Exercise directions: Reproduce the part of the blog post that begins at the words "Got up early" and stops after "cared there either.", substituting "festival" for "concert" wherever it occurs.

Sunday, October 17, 2010

Time moves slowly, but passes quickly...
-Alice Walker author of The Color Purple

Saturday, October 9, 2010

The joy of being in a small country is that it's easy to travel around

Each of the first 3 weekends here on the farm I went someplace. The first weekend was Yom Kippur so I took the opportunity to stay in Modi'in at a host family's house and attend services. It was nice just because it's Israel and I wanted to have a place to observe, or a least a little. The family was nice and I went with them to their conservative services with mostly olim, people who've made Aliyah. Like my family they're originally from Chicago.

The next weekend I went with Ryan, Max, Marissa, Becca, Josh and Hal to Haifa and was a bum all weekend. It ended up being so much fun. We arrived by train on Thursday night and bought some beer then found a cozy place to set up camp on the beach. Some of the others got a little crazy and went swimming in the middle of the night. We were on Hof HaCarmel :) and no body cared that we were there... except for some drunkard that came up to us in the middle of the night. That I could have done without.

Got up early in the morning and made our way up the mountain and found a nice park to bum around. It was such a nice park, gan in Hebrew, that we used it as our meeting place and next day's camping ground. They even had a free concert there that night...which made sleeping there pretty shady. Yet no body cared there either.



We went to the Bahai gardens. I still think they're beautiful even though they aren't very in tune with permaculture and I've been there before.




The next day, Saturday/Shabbat, we went the the Arab village Acko, right north of Haifa because we knew that more would be open there. On our way we met a really nice woman originally from Texas who invited us into her Sukkah and gave us cake and ice water. Her sukkah overlooked the bay of Haifa.




Acko is a very cute old city by the bay. We sat in a hookah cafe on the water's edge and chilled. We went through the arab market and ate hummus at what is supposed to be the best hummus in Acko. It ended up being just a very nice chill weekend bumming around and not spending much money.




The next weekend was a very different but just as great, if not better. It was Simchat Torah so we had a 4 day weekend. I went up to the north to Tzfat (the city of Kaballah and blue doors), a religious, but and all about Kaballah city to see how they celebrate Simchat Torah. It was very religious in a way because the city is up on top of the mountain, so no body was driving though the city and everyone was in the synagogues dancing around the torah and singing on erev simchat torah. Then the next night when the holiday was finishing there were 2 places in town where everyone went outside to dance together with the torah. And because the holiday was over they had a klezimer band playing live and blasting out of some huge speakers. Hundreds of locals and visitors, both religious and non-religious were there together dancing in the street. There was so much energy there that night! It was so spiritually rewarding and the first time I felt so good at a very religious place and time.

The next day we made our way down to Yehudiyya, a national park to go hiking. The first day we did a four hour hike down to a small stream and a few pretty waterfalls, the Zewitan. The park rangers told us the hike would be so long, hot and dangerous and that we needed good shoes and 3 liters of water....to us it just felt like a beautiful short hike and we even came out with most of our water.

Data:
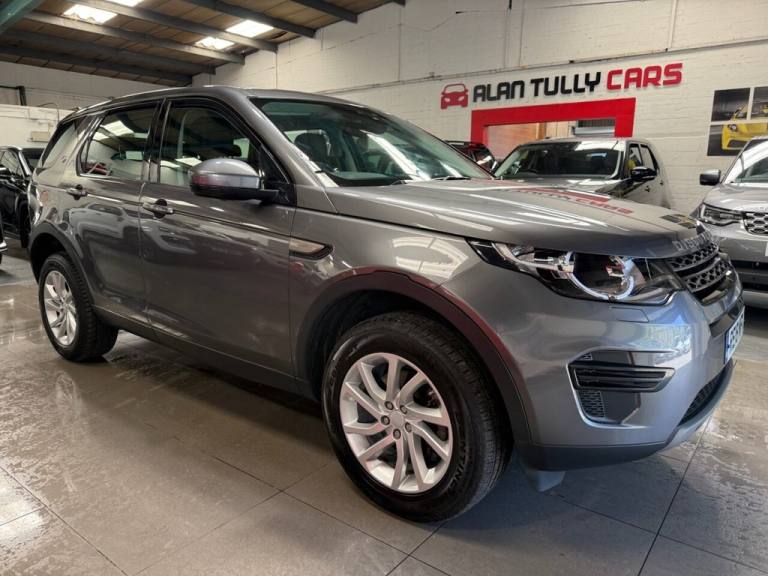 2018 18 LAND ROVER DISCOVERY SPORT 2.0 SI4 SE SUV 5DR PETROL AUTO 4WD EURO 6 (S/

Task solution:
Got up early in the morning and made our way up the mountain and found a nice park to bum around. It was such a nice park, gan in Hebrew, that we used it as our meeting place and next day's camping ground. They even had a free festival there that night...which made sleeping there pretty shady. Yet no body cared there either.